Wrong settings for Directory Listing set:
  Directory Indexing
In the test an attempt was made to list the directory contents of the uploads and plugins folders to determine if Directory Indexing is enabled. This is a common information leakage vulnerability that can reveal sensitive information regarding your site configuration or content.

/wp-content/uploads/      enabled
/wp-content/plugins/      disabled
Directory indexing was tested on the /wp-content/uploads/ and /wp-content/plugins/ directores. Note that other directories may have this web server feature enabled, so ensure you check other folders in your installation.

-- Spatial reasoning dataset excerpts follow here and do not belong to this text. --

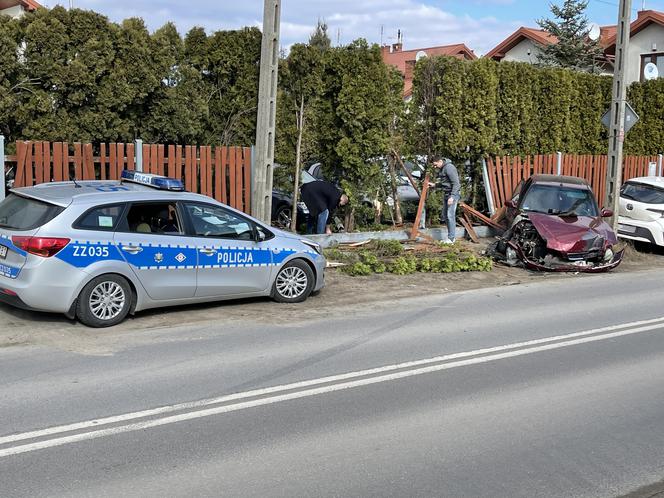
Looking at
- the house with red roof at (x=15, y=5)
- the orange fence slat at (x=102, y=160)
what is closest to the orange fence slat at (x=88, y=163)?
the orange fence slat at (x=102, y=160)

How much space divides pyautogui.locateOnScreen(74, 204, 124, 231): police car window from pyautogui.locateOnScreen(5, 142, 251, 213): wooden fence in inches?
160

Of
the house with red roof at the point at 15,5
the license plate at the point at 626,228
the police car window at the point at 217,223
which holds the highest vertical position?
the house with red roof at the point at 15,5

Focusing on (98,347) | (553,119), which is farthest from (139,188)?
(553,119)

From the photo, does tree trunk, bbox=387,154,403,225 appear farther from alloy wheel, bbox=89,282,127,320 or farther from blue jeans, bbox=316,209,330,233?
alloy wheel, bbox=89,282,127,320

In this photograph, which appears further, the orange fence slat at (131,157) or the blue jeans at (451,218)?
the blue jeans at (451,218)

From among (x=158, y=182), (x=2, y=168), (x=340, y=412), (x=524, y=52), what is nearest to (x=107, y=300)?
(x=158, y=182)

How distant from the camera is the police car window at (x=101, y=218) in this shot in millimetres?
8391

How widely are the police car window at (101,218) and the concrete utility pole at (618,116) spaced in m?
11.9

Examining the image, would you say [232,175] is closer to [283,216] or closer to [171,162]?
[171,162]

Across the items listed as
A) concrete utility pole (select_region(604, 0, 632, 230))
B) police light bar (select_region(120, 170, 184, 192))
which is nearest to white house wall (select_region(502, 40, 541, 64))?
concrete utility pole (select_region(604, 0, 632, 230))

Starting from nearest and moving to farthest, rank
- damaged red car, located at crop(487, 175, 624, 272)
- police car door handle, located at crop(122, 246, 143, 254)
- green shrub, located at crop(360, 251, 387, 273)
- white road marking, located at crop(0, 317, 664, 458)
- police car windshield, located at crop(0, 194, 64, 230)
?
white road marking, located at crop(0, 317, 664, 458), police car windshield, located at crop(0, 194, 64, 230), police car door handle, located at crop(122, 246, 143, 254), green shrub, located at crop(360, 251, 387, 273), damaged red car, located at crop(487, 175, 624, 272)

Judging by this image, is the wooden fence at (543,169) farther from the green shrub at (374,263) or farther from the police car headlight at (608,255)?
the green shrub at (374,263)

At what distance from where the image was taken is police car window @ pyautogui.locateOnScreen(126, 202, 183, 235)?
884 cm

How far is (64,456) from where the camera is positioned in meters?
4.95
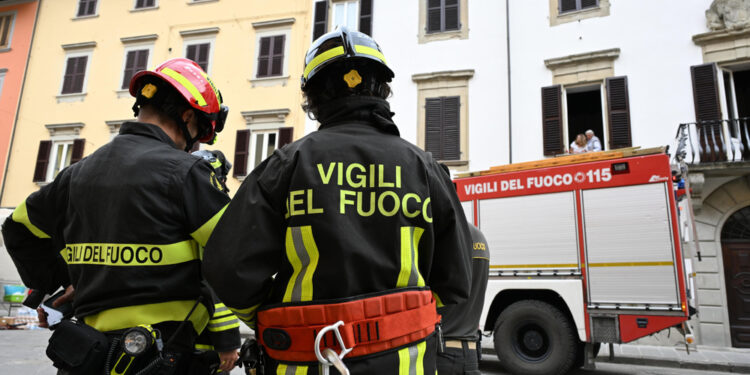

It is good practice to ensure directory indexing is disabled for your full WordPress installation either through the web server configuration or .htaccess.

Website had at one moment: Threat Name:Web Attack: Ransomlock Website
Location:-http://pakarmoring.com/wp-includes/jx/newp/ii.php

Threat Name:Web Attack: Ransomlock Website
Location:-http://pakarmoring.com/wp-includes/cx/gdoc/

Retirable jQuery libraries detected: https://retire.insecurity.today/#!/scan/49e7ed2f336379e4b9c4a8e4fc495cb96687dfafea9196345c2bb56f4ac61f8f

147 Linting recommendations: https://webhint.io/scanner/4b692cee-d349-4fc9-9ef1-a07d145c558f

4 engines that detect: https://www.virustotal.com/gui/url/db0596f2296e8135e788862827f9cce9a75cfab997e862b9d43bf7568f22d92f/detection
IP blocklisted and various detections on your website: https://www.virustotal.com/gui/ip-address/69.73.184.160/relations

Seems no longer blocked by avast's, as website coming soon. 


polonus (3rd party cold recon website security analyst and website error-hunter)

[jefferson sant]

I am having similar problem for my domain wxw.pakarmoring.com/  kindly remove the block

Detection has been removed in 26.09.2019 at 04:20 AM.

Our virus specialists have now cleared its reputation in our database.

With URLs this change should be instant, but it might take up to 24 hours with files.